I have a file like this, containing sentences, marked as BOS (Begin Of Sentence) and EOS (End Of Sentence):
BOS 1
1 word \t\t word \t word \t\t word \t 123
1 word \t\t word \t word \t\t word \t 234
1 word \t\t word \t word \t\t word \t 567
EOS 1
BOS 2
2 word \t\t word \t word \t\t word \t 456
2 word \t\t word \t word \t\t word \t 789
EOS 2
And a second file, where the first number shows the sentence number:
1, 123, 567
2, 789
What I want is to read the first and the second file and check if the numbers at the end of every line occur in the second file. If so, I want to change only the fourth word in the line of the first file. So, the expected output is:
BOS 1
1 word \t\t word \t word \t\t NEW_WORD \t 123
1 word \t\t word \t word \t\t word \t 234
1 word \t\t word \t word \t\t NEW_WORD \t 567
EOS 1
BOS 2
2 word \t\t word \t word \t\t word \t 456
2 word \t\t word \t word \t\t NEW_WORD \t 789
EOS 2
First of all, I'm not sure how to read the two files, because they have a different number of lines. Then, I don't know how to iterate over the lines e.g. of the first sentence in the first file and at the same time iterate over the values in first line of the second file to compare.
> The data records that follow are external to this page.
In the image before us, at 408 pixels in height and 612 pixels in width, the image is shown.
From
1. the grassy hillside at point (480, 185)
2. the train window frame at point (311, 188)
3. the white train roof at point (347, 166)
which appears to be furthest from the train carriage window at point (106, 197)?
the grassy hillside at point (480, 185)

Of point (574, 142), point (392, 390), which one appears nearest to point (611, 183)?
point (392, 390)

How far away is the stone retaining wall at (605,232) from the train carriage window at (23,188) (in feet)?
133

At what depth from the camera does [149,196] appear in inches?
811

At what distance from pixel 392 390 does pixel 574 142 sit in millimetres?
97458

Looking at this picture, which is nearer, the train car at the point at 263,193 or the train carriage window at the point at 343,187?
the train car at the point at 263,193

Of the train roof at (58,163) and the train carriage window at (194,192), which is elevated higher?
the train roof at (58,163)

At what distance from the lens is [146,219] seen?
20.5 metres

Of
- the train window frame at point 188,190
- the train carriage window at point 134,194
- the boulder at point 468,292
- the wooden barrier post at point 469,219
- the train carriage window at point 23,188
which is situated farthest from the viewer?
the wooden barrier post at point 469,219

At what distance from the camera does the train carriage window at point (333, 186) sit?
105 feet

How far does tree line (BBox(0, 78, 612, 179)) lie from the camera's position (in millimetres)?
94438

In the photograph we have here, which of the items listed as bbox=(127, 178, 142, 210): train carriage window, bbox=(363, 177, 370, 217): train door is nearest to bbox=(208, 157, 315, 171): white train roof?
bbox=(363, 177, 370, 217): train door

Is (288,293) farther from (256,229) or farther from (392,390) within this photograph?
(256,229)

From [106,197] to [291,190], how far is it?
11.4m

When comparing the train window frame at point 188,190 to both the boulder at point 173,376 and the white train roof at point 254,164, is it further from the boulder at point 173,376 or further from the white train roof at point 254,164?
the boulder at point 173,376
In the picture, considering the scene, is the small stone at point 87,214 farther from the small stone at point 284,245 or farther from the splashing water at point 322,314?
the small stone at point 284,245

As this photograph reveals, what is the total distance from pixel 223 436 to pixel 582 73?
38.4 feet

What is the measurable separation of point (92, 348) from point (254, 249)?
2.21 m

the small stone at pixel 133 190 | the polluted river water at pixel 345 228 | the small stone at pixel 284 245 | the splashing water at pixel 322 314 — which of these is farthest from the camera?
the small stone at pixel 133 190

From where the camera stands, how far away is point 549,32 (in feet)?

This is what I have so far:
def readText(filename1, filename2):
data1 = open(filename1).readlines() # the first file
data2 = open(filename2).readlines() # the second one
list2 = [] # a list to store the values of the second file
for line1, line2 in itertools.izip(data1, data2):
l1 = line1.split()
l2 = line2.split(', ')
find = re.findall(r'.*word\t\d\d\d', line1) # find the fourth word in a line, followed by a number
for l in l2:
list2.append(l)
for match in find:
m = match.split() # split the lines of the first file
if (m[0] == list2[0]): # for the same sentence number in the two files
result = re.sub(r'(.*)word\t%s' %m[5], r'\1NEW_WORD\t%s' %m[5],line1)
if len(sys.argv)==3:
lines = readText(sys.argv[1], sys.argv[2])
else:
print("file.py inputfile1 inputfile2")
Thanks in advance for any help!